Halo-Effekt
Ein kognitiver Fehler, bei dem von einer bekannten positiven Eigenschaft (z.B. einem exzellenten Design) automatisch auf unbekannte Eigenschaften (z.B. die fachliche Kompetenz der Firma) geschlossen wird.
Das bedeutet
Das Auge isst mit. Wenn der allererste Bereich Ihrer Website (Above the Fold) unfassbar professionell, scharf textiert und rasend schnell ist, denkt das Gehirn des Geschäftsführers sofort: „Die müssen extrem gut in ihrem Job sein.“
Die Konsequenz
Der erste Eindruck ist oft das letzte Urteil. Wenn Ihre Seite bei Google auf Platz 1 rankt, aber aussieht wie ein Baukasten aus den 2000ern, strahlt dieser Makel auf Ihr Produkt ab. Der Kunde hält Ihre Beratung automatisch für veraltet.

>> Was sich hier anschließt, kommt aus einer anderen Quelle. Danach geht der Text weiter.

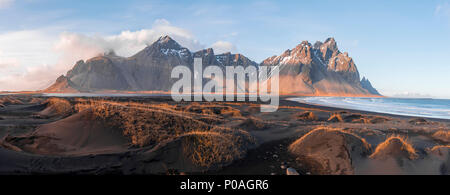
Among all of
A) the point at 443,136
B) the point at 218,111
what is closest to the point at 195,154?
the point at 443,136

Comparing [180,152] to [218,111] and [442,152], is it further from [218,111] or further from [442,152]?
[218,111]

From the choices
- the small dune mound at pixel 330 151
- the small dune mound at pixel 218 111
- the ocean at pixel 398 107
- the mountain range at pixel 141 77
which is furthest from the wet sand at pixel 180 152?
the mountain range at pixel 141 77

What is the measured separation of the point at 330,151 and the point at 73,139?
1045cm

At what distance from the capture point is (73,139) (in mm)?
9039

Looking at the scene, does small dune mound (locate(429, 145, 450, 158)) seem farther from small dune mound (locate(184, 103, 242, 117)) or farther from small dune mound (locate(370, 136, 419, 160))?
small dune mound (locate(184, 103, 242, 117))

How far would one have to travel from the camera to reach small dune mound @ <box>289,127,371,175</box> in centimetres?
637

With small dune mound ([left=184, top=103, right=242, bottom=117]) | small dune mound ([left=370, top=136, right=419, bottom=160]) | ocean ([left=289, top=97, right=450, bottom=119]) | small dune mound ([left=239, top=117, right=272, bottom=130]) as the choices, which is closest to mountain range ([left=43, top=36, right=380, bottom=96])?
ocean ([left=289, top=97, right=450, bottom=119])

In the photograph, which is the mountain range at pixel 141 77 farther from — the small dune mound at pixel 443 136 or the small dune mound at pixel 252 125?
the small dune mound at pixel 443 136
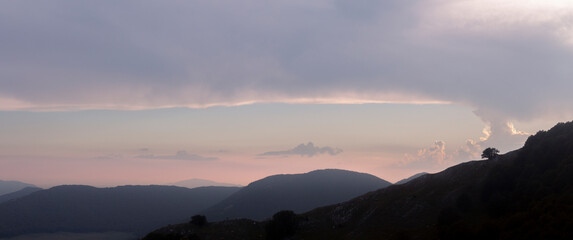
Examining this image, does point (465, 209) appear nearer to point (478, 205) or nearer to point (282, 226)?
point (478, 205)

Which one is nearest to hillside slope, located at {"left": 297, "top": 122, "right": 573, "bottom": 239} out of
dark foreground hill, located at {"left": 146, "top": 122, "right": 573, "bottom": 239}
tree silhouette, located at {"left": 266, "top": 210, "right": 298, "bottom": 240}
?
dark foreground hill, located at {"left": 146, "top": 122, "right": 573, "bottom": 239}

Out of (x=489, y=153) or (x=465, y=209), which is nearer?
(x=465, y=209)

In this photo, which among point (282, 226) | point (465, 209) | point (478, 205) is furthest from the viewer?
point (282, 226)

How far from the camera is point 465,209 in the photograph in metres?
81.1

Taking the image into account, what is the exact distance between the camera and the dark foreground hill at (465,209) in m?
61.6

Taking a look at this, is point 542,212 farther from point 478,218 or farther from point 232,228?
point 232,228

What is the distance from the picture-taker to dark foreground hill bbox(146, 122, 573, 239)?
61562mm

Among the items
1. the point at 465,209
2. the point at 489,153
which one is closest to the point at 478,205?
the point at 465,209

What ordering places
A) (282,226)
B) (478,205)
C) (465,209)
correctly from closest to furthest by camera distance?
(465,209), (478,205), (282,226)

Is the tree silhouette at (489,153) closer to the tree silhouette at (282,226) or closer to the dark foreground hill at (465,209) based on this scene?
the dark foreground hill at (465,209)

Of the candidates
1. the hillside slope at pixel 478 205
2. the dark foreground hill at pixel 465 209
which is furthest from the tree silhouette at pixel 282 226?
the hillside slope at pixel 478 205

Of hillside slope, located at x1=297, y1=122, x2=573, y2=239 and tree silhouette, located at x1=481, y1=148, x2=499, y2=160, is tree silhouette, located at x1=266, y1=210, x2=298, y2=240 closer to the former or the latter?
hillside slope, located at x1=297, y1=122, x2=573, y2=239

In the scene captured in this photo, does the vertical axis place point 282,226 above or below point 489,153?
below

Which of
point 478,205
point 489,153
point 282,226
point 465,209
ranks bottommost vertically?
point 282,226
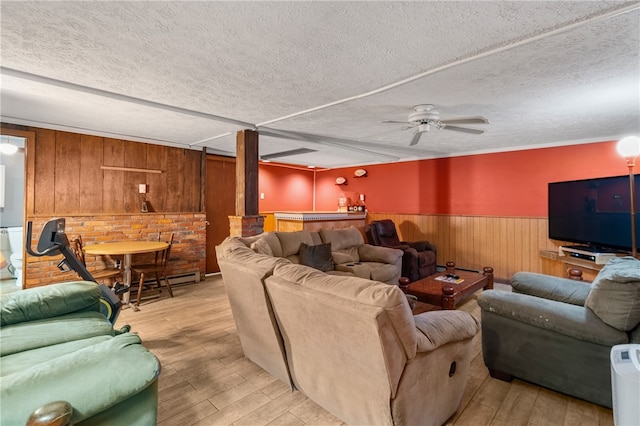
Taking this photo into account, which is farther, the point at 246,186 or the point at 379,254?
the point at 379,254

Der klassische Agentur-Fehler
Die Annahme: „Design ist nicht so wichtig, solange der Text stimmt.“ Falsch. Ein schlechtes visuelles Interface erzeugt Misstrauen, bevor der Nutzer das erste Wort überhaupt gelesen hat.
Das Praxis-Beispiel
Schlecht: Verpixelte Bilder und unruhige Schriftarten im Header. Gut: Ein gestochen scharfes, minimalistisches Design, das kognitive Leichtigkeit ausstrahlt. Das „Heiligenschein“-Gefühl der Premium-Qualität überträgt sich sofort auf Ihre Preise.
Der Sofort-Hebel
Ersetzen Sie Stockfotos von „Händeschüttlern“ durch extrem scharfe, kontrastreiche Bilder oder echte Teamfotos. Der Premium-Look im Header hebt den Toleranzrahmen für Ihre Honorare.